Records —
** Start **

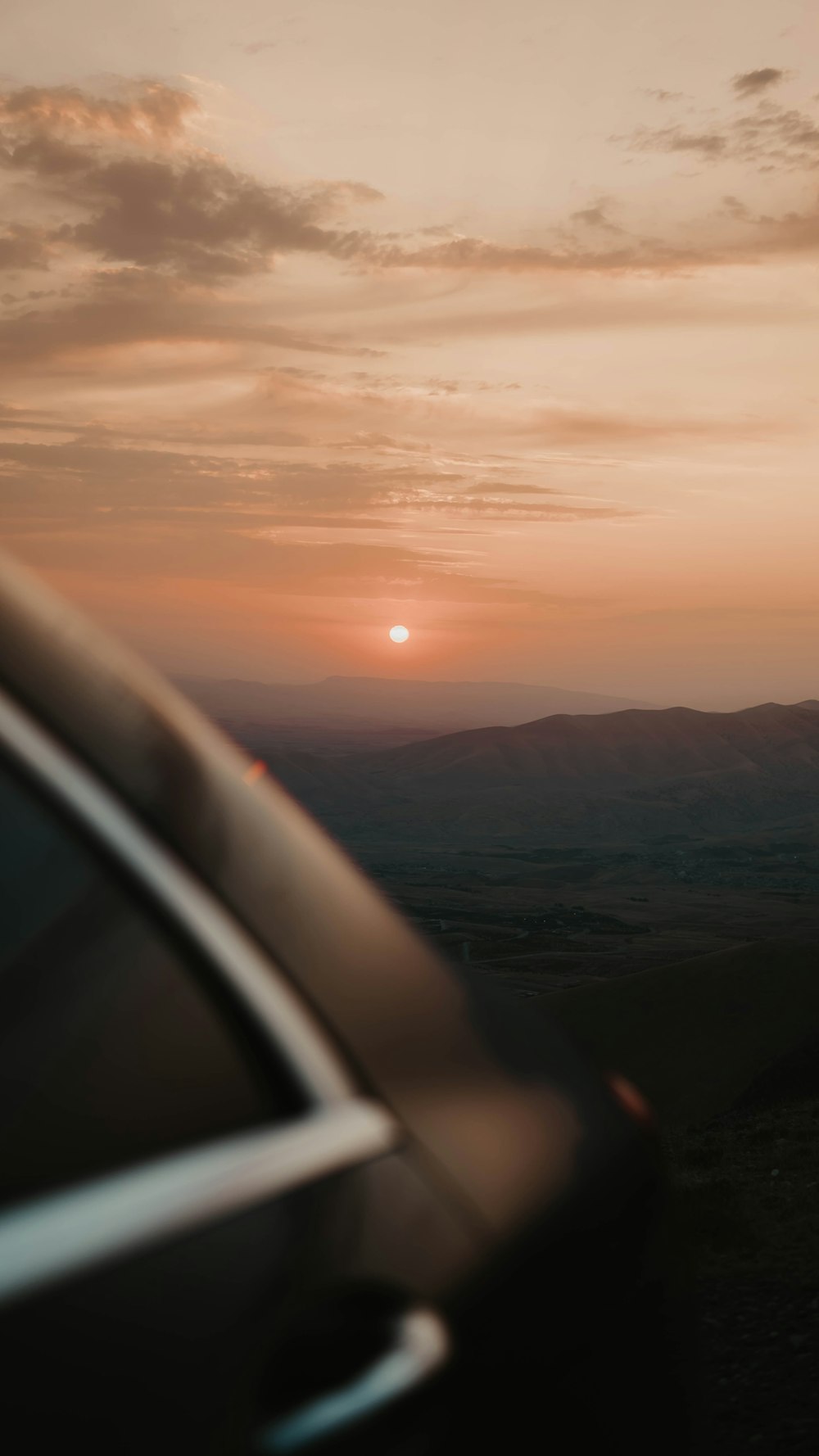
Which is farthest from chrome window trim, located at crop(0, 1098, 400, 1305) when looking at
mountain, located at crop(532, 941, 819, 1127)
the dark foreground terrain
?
mountain, located at crop(532, 941, 819, 1127)

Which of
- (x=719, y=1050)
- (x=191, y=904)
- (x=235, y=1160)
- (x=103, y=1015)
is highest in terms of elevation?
(x=191, y=904)

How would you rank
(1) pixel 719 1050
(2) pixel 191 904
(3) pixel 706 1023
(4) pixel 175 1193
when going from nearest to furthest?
(4) pixel 175 1193 < (2) pixel 191 904 < (1) pixel 719 1050 < (3) pixel 706 1023

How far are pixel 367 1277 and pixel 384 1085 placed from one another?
0.76ft

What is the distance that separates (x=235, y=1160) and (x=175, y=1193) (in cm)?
9

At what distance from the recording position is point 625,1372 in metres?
1.67

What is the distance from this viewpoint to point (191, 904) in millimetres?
1340

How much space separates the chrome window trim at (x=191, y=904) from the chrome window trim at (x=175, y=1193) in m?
0.05

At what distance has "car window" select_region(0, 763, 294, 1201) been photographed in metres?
1.21

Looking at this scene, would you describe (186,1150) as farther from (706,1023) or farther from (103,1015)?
(706,1023)

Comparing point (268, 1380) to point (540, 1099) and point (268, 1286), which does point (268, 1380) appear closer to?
point (268, 1286)

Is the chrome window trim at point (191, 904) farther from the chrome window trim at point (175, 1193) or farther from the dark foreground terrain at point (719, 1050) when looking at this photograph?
the dark foreground terrain at point (719, 1050)

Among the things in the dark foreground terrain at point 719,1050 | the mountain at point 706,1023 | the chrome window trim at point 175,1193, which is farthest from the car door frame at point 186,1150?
the mountain at point 706,1023

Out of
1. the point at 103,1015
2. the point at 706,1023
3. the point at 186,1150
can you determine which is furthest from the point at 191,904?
the point at 706,1023

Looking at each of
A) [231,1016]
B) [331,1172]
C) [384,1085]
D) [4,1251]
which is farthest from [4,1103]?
[384,1085]
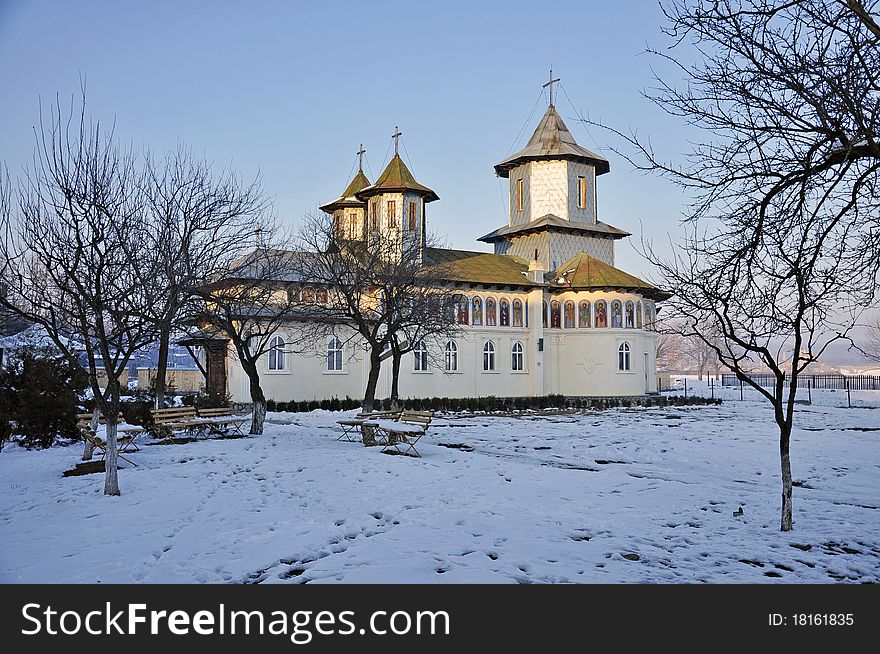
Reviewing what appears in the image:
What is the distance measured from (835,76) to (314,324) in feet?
81.4

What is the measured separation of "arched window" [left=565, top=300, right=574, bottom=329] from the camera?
138ft

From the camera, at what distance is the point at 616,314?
1642 inches

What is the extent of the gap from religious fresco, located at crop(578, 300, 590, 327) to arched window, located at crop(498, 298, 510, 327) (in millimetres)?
4400

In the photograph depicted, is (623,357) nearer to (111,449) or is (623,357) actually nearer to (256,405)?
(256,405)

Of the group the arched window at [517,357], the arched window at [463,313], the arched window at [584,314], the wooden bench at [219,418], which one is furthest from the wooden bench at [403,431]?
the arched window at [584,314]

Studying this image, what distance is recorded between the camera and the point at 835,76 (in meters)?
6.39

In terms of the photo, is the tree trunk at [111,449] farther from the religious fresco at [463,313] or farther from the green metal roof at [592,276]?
the green metal roof at [592,276]

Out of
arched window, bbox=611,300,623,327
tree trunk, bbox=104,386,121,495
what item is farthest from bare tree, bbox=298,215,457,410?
arched window, bbox=611,300,623,327

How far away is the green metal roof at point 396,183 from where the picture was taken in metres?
39.3

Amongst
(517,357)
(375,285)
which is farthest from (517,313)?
(375,285)

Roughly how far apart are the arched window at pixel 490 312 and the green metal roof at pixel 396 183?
657cm

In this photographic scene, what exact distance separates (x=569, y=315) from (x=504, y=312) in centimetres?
423

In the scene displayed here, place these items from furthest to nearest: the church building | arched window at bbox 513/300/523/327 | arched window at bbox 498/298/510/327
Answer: arched window at bbox 513/300/523/327, arched window at bbox 498/298/510/327, the church building

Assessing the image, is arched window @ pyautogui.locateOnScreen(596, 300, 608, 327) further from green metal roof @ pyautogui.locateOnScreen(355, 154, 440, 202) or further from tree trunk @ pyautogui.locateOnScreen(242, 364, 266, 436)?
tree trunk @ pyautogui.locateOnScreen(242, 364, 266, 436)
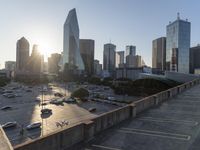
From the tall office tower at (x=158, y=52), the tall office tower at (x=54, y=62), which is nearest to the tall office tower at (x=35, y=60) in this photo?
the tall office tower at (x=54, y=62)

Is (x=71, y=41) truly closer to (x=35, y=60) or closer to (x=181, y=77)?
(x=35, y=60)

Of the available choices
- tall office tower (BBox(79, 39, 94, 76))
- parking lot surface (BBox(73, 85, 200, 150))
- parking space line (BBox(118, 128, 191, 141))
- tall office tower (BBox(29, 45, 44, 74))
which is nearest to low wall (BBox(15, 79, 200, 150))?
parking lot surface (BBox(73, 85, 200, 150))

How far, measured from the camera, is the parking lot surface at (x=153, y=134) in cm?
750

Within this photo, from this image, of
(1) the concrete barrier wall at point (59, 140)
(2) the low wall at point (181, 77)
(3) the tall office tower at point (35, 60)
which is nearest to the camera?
(1) the concrete barrier wall at point (59, 140)

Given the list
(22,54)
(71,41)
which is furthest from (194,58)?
(22,54)

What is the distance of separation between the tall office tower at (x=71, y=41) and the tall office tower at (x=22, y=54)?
33.9 metres

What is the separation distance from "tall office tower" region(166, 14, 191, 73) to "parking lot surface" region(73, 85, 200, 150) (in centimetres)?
7558

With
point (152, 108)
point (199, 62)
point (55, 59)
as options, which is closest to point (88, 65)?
point (55, 59)

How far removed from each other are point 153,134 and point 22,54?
163250 mm

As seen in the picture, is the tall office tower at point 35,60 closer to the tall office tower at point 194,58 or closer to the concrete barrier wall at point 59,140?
the tall office tower at point 194,58

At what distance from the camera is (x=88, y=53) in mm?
172500

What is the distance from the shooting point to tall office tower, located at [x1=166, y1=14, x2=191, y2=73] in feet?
274

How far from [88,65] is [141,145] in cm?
16229

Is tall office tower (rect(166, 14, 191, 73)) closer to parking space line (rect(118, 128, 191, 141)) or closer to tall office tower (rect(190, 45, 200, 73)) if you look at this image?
tall office tower (rect(190, 45, 200, 73))
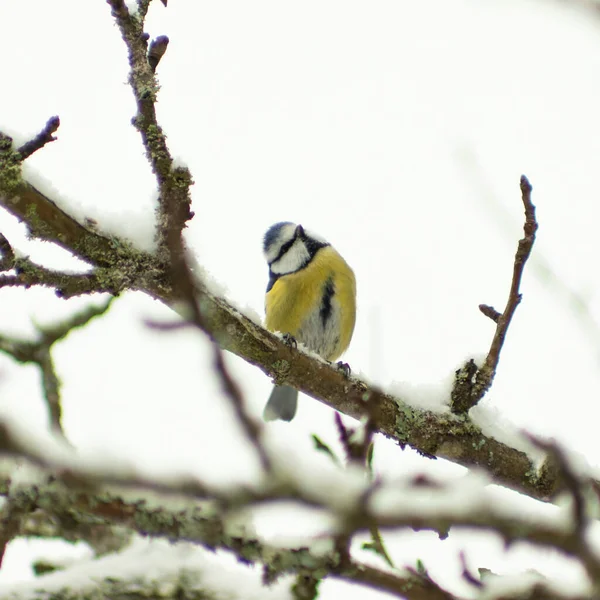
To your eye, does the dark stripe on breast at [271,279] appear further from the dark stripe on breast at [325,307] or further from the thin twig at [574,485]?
the thin twig at [574,485]

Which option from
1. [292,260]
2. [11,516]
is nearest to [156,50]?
[11,516]

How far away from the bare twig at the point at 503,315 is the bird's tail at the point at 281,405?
7.39ft

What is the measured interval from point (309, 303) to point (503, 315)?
7.66 ft

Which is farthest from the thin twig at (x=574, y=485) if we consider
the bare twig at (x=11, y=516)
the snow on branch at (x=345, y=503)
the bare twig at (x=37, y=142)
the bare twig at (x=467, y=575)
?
the bare twig at (x=37, y=142)

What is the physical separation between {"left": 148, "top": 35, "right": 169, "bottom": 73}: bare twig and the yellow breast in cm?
268

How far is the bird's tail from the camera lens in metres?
4.54

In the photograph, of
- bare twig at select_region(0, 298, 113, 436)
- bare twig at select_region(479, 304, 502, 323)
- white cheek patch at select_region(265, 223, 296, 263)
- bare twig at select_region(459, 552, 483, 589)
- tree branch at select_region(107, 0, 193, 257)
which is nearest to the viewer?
bare twig at select_region(459, 552, 483, 589)

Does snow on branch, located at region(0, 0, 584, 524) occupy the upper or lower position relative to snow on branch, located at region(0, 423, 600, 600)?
upper

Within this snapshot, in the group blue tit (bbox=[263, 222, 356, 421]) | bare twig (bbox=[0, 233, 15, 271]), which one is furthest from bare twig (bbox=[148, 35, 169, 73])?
blue tit (bbox=[263, 222, 356, 421])

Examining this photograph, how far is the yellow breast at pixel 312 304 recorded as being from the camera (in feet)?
14.3

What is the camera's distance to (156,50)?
1.74 metres

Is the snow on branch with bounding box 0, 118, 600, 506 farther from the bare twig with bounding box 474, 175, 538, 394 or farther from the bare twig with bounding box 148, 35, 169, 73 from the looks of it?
the bare twig with bounding box 148, 35, 169, 73

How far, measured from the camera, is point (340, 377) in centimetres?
239

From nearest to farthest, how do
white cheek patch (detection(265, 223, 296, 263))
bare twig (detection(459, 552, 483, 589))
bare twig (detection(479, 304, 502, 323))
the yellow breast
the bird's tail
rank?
bare twig (detection(459, 552, 483, 589))
bare twig (detection(479, 304, 502, 323))
the yellow breast
the bird's tail
white cheek patch (detection(265, 223, 296, 263))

** End **

YOUR TASK — Every line from the one holding "Examining this photograph, how" through the final line of the listing must be echoed exactly; leave out all other lines.

OUTPUT —
Examining this photograph, how far is the yellow breast at pixel 312 304 recorded as being from the camera (in feet)?
14.3

What is the camera's distance to (156,50)?
1.74 metres

Is the snow on branch with bounding box 0, 118, 600, 506 farther from the bare twig with bounding box 474, 175, 538, 394 or farther from the bare twig with bounding box 148, 35, 169, 73 from the looks of it?
the bare twig with bounding box 148, 35, 169, 73

How far, measured from the camera, is point (340, 377) in centimetres?
239

From nearest to farthest, how do
white cheek patch (detection(265, 223, 296, 263))
bare twig (detection(459, 552, 483, 589))
bare twig (detection(479, 304, 502, 323))
the yellow breast
the bird's tail
rank?
bare twig (detection(459, 552, 483, 589))
bare twig (detection(479, 304, 502, 323))
the yellow breast
the bird's tail
white cheek patch (detection(265, 223, 296, 263))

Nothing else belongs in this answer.